Partials are separate files. Headers and reusable blocks are often partials referenced as {{>licenseInfo}}. If you override api.mustache but the change actually lives in a partial, edit licenseInfo.mustache instead — and keep that file in your override directory too, since a partial referenced but not provided still falls back to the default.

author template is per-generator. Templates for typescript-axios are not the templates for java or python. If you generate multiple languages, keep one override directory per generator; a model.mustache from one will not render correctly under another.

FAQ

How do I override only one OpenAPI Generator template file?

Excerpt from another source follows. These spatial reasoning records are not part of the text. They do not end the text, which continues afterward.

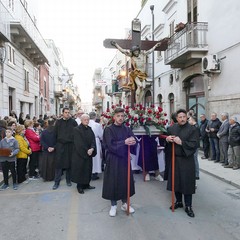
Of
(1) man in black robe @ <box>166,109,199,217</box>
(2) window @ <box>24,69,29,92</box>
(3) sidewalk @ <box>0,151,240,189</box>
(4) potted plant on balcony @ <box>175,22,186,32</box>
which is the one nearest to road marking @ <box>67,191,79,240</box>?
(1) man in black robe @ <box>166,109,199,217</box>

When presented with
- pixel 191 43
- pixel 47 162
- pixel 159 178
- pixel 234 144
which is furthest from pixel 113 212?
pixel 191 43

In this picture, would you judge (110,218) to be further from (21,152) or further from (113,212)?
(21,152)

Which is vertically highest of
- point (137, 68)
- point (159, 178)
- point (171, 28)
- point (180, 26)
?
point (171, 28)

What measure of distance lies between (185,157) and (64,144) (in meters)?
3.12

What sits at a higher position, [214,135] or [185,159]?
[214,135]

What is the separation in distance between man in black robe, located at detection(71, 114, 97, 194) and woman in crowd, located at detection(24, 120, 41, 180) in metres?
1.96

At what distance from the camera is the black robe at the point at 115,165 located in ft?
15.1

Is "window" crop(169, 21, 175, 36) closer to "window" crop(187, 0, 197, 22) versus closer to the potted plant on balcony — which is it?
"window" crop(187, 0, 197, 22)

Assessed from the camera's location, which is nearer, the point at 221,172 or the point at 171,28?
the point at 221,172

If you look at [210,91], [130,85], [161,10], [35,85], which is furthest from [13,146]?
[35,85]

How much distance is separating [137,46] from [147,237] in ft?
17.0

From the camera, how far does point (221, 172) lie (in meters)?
7.91

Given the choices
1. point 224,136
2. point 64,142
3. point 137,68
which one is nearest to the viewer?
point 64,142

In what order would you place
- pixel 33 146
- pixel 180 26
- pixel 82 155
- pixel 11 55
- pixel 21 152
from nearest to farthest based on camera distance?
pixel 82 155 < pixel 21 152 < pixel 33 146 < pixel 180 26 < pixel 11 55
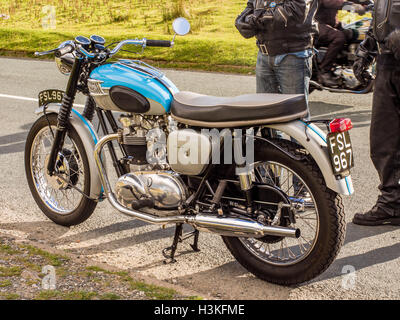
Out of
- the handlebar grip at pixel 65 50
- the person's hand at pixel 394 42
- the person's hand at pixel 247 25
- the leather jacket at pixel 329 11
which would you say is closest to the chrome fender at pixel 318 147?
the person's hand at pixel 394 42

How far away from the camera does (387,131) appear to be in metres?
4.66

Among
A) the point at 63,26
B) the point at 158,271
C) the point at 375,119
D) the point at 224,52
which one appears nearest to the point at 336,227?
the point at 158,271

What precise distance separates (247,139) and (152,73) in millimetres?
804

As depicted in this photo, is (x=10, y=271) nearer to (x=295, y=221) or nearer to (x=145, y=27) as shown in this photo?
(x=295, y=221)

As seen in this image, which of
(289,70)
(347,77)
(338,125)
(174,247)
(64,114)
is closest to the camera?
(338,125)

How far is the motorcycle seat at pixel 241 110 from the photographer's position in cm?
350

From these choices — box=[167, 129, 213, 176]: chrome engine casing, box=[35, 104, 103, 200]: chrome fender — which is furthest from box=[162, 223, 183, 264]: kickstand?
box=[35, 104, 103, 200]: chrome fender

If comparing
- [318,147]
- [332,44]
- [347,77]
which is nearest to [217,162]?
[318,147]

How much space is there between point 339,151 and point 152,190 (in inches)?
47.6

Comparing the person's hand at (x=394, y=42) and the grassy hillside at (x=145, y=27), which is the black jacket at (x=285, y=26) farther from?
the grassy hillside at (x=145, y=27)

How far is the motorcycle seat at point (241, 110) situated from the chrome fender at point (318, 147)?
0.19 feet

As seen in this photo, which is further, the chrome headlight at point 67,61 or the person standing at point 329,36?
the person standing at point 329,36

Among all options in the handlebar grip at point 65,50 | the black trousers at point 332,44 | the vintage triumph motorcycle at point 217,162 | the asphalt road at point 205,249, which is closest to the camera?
the vintage triumph motorcycle at point 217,162

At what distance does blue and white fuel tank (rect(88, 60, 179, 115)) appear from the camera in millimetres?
3898
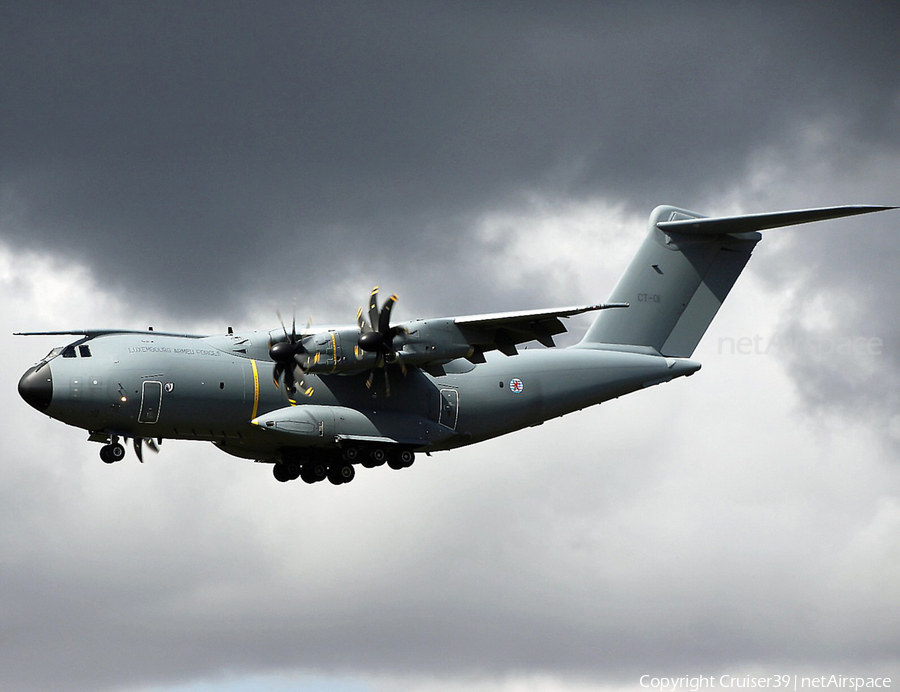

Extract the generator defaults with author template, keep only the single .mustache file you want to change in your template directory, and pass it back with -t. The generator falls back to its built-in templates for every file you did not provide.

Why are my template changes being ignored?

The most common cause is pointing -t at the wrong directory or naming the file incorrectly, since the override file name must match the built-in template name exactly. Run with --global-property debugModels and confirm the generator logs the path you expect.

What does the .openapi-generator-ignore file do?

It works like a .gitignore for generated output and prevents listed files from being overwritten on regeneration. Use it to protect hand-edited files such as README.md, package.json, or a custom build script.